In-house Research

The in-house research program at the BioPACIFIC MIP focuses on the integrated simulation, fabrication, and property characterization of tactic, sequence-controlled, or stimuli-responsive polymers synthesized from a library of chiral, regioselective, and functional bio-sourced monomers.

Synthetic biology in the automated and high-throughput Living Bioreactor Platform (focus at UCLA) produces monomers with stereospecific functional groups from yeast, fungi and bacteria that feed into an Materials Genome Initiative (MGI) based loop of hierarchical computation, automated polymerization and flow chemistry (focus at UCSB). Advanced characterization equipment suites (focus at both UCLA and UCSB) are used to study polymers with high thermal stability, chirality, water solubility, biological activity, as well as stimuli-responsive polymers prepared using automated synthesis facilities (focus at UCSB).

The MGI loop integrates state-of-the-art simulation tools in order to predict the properties of synthesized materials and systematically explore the design landscape of new chiral, regioselective, and functional bio-sourced monomers. Simulation is tightly integrated with structure-property relationship determination to guide molecular-level engineering and chemical formulation toward specific materials targets.
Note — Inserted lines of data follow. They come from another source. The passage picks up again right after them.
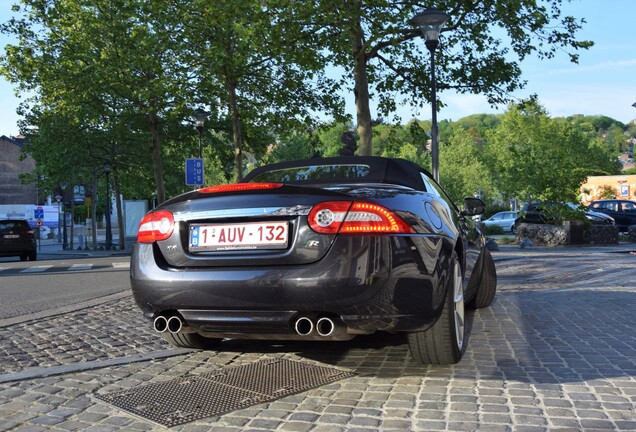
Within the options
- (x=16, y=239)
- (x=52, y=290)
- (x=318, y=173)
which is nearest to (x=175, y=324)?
(x=318, y=173)

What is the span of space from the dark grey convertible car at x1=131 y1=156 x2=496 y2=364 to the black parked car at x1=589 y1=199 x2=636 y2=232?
103ft

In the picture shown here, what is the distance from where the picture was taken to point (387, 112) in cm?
2114

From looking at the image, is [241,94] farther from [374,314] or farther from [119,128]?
[374,314]

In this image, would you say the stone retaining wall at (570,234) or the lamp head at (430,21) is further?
the stone retaining wall at (570,234)

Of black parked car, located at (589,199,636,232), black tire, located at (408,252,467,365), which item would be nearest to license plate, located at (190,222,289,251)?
black tire, located at (408,252,467,365)

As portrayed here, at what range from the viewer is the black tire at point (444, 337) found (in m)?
4.27

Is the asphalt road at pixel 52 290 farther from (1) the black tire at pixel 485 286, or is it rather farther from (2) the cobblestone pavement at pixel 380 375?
(1) the black tire at pixel 485 286

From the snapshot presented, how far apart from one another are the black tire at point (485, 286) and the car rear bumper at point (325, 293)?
301 centimetres

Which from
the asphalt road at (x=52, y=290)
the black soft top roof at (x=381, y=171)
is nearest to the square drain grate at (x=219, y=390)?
the black soft top roof at (x=381, y=171)

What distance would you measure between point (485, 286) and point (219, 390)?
3831 millimetres

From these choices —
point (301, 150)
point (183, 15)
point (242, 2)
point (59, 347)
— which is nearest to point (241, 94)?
point (183, 15)

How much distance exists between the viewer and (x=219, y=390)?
4.01 m

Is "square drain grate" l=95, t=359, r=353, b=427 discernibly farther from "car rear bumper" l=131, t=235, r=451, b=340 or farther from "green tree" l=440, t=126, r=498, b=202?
"green tree" l=440, t=126, r=498, b=202

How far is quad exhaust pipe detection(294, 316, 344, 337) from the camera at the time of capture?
382 centimetres
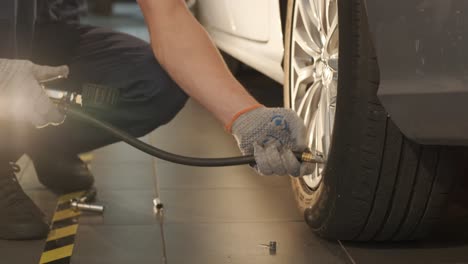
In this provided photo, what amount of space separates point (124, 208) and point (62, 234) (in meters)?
0.33

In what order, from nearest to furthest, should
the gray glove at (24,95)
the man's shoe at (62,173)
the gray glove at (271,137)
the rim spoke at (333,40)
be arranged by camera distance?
the gray glove at (271,137), the gray glove at (24,95), the rim spoke at (333,40), the man's shoe at (62,173)

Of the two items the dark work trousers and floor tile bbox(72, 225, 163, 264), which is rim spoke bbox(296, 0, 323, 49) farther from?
floor tile bbox(72, 225, 163, 264)

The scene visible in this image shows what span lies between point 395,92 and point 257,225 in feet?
3.08

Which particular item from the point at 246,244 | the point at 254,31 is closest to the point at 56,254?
the point at 246,244

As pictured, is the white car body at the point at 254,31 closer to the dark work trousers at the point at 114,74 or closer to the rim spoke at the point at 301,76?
the rim spoke at the point at 301,76

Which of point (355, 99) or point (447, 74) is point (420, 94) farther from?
point (355, 99)

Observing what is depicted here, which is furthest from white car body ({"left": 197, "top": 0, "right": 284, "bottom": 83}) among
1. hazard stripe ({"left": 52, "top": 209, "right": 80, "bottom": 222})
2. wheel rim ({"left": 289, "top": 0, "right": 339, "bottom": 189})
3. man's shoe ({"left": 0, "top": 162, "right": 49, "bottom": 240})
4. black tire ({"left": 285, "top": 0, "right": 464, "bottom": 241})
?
man's shoe ({"left": 0, "top": 162, "right": 49, "bottom": 240})

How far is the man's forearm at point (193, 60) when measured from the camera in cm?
214

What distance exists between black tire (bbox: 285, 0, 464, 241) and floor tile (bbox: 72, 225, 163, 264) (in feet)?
1.66

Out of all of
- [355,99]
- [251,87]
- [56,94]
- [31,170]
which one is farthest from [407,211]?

A key goal at BioPACIFIC MIP is to provide an understanding of how bio-based materials assemble and carry out function.

Synergistic Exploratory Thrusts

The BioPACIFIC MIP in-house research program is structured around two Synergistic Exploratory Thrusts (SETs) focused on maximizing the impact of BioPACIFIC MIP’s open-access Materials Innovation Infrastructure for the user community and addressing grand challenges in sustainable materials (SET 1) and next-generation microelectronics (SET 2).

SET 1 – Bioderived Materials

Develop scalable routes to new polymeric materials by harnessing synthetic biology to create bioderived chemicals using the Living Biofoundry (UCLA) and transform them into new functional monomers and polymers with the Synthetic Chemistry Platform advanced 3D printing (UCSB).

Evaluating the (co)polymerizability of these unique building blocks will provide a synergistic feedback loop that facilitates the development of new materials with compelling properties for diverse applications. SET 1 building blocks and materials developed at scale, such as bioderived diols, dithiols, heterocycles, and peptidyl monomers, will be available to the broader user community as part of the BioPACIFIC MIP materials library.

SET 2 – Bio-inspired Materials and Processing

Precisely tune photophysical interactions and thermodynamic interactions at the molecular scale availed by using biological polymers of precise sequence and size to achieve next-generation photoresists.

The distinction of materials is important as it implies functionality that arises from assemblies of more than one molecule which are often the result of both chemistry, thermodynamics and processing, scale, and an understanding of structure property relationships. SET 2 will develop an understanding of the relationships between monomer sequence and nanoscale structure to control macroscopic material properties. An initial focus on photoresists development will provide the microelectronics community with new materials and processing workflows.